Coxwould, le Mercredi au soir.


J’ai recu la lettre que vous m’avez annoncée de la part du docteur L…., je vous en fais à tous deux mes remerciemens. — C’est certainement un homme très-érudit, et un excellent critique. Il devroit bien employer ses heures de loisir sur Virgile ; ou plutôt, si je m’y connois, sur Horace.
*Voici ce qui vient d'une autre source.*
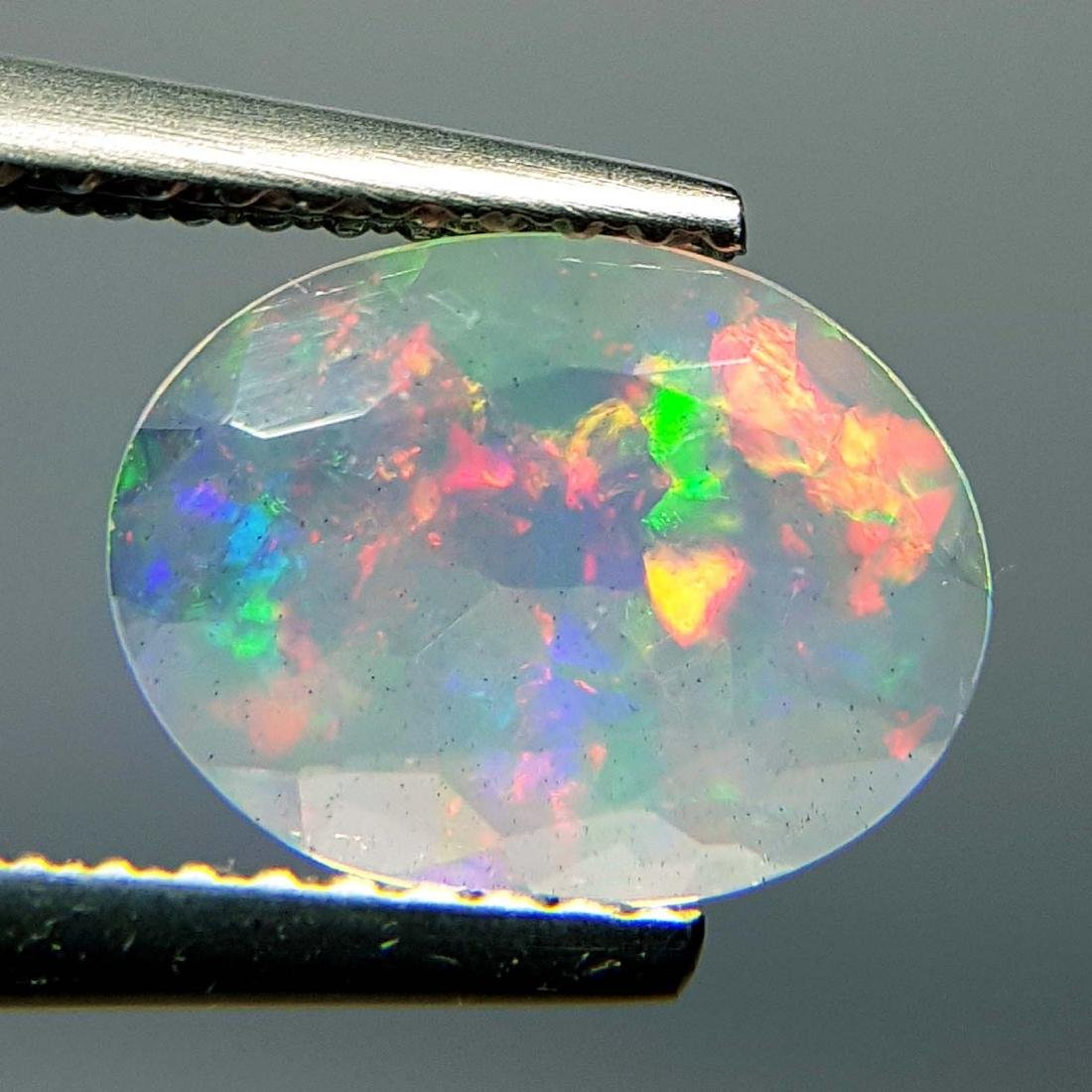 Top Fire Oval Cut Natural Opal  - 1.04 ct - 3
Il nous donneroit, pour ces deux auteurs, un commentaire tel que nous n’en avons pas, et peut-être tel que nous n’en aurons jamais, s’il ne prend la peine de le faire.
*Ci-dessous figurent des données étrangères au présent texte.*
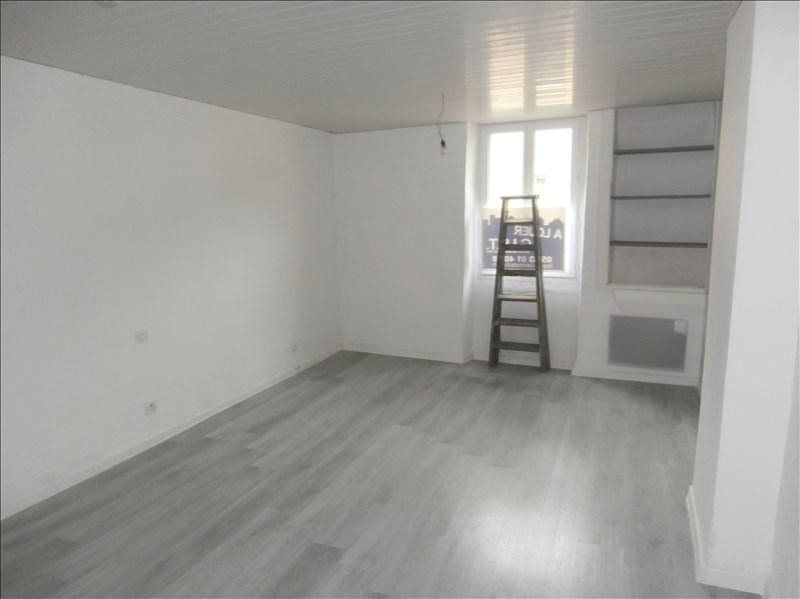 Rental house / villa Secteur de mazamet 380€ CC - Picture 2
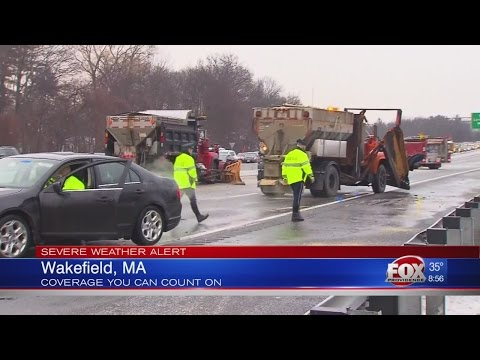 55 car pile up in Wakefield, MA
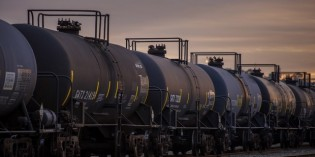 How has Chicago prepared for an oil train derailment?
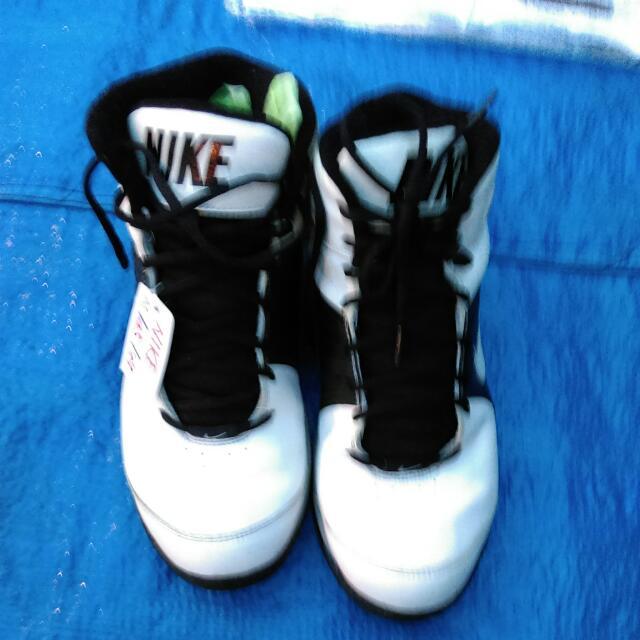 NIKE藍球鞋 8成新   US11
Mais Tristram Shandy, mon ami, est fait et construit de manière à braver toute critique : — je donnerai le reste de l’ouvrage sur ce plan : — il est au-dessus du pouvoir, ou au-dessous de l’attention d’aucun critique ou hypercritique quelconque. — Je ne l’ai façonné sur aucune règle. — J’ai laissé mon imagination, mon génie, ou ma sensibilité, — nommez-les comme il vous plaira — je leur ai, dis-je, laissé carte-blanche, sans m’informer le moins du monde s’il avoit jamais existé d’homme qu’on appelât Aristote.

Quand j’ai monté sur mon dada, il ne m’est jamais venu dans l’idée de savoir j’allois, ni si je reviendrois dîner ou souper à la maison le lendemain, ou la semaine d’après. — Je l’ai laissé prendre sa course, aller l’amble, caracoler, troter, ou marcher d’un pas triste et languissant, selon qu’il lui plaisoit le mieux. — C’étoit pour moi la même chose ; car mon caractère étoit toujours à l’unisson de son allure, — quelle qu’elle fût ; jamais je ne l’ai touché du fouet ni de l’éperon, mais je lui mettois la bride sur le col, et il étoit dans l’usage de faire son chemin sans blesser personne.

Quelques-uns rioient en nous voyant passer, — d’autres nous regardoient d’un œil de pitié ; — de temps-en-temps quelque passant sensible et mélancolique jetoit les yeux sur nous, et poussoit un soupir. — C’est ainsi que nous avons voyagé ; — mais mon pauvre rossinante ne faisoit point comme l’âne de Balaam ; il ne s’arrêtoit pas toutes les fois qu’il voyoit une forme angélique sur sa route ; au contraire, il poussoit droit à elle, — et ne fût-ce qu’une jeune fille assise à côté d’une fontaine, qui me laissât désaltérer dans sa cruche, elle étoit sûrement un ange pour moi.

La grande erreur de la vie, c’est que nous portons nos regards trop loin : — nous escaladons le ciel, — nous creusons jusqu’au centre de la terre pour y chercher des systèmes, et nous nous oublions nous-mêmes. — La vérité repose devant nous ; elle est sur le grand chemin ; le laboureur marche dessus avec ses souliers ferrés.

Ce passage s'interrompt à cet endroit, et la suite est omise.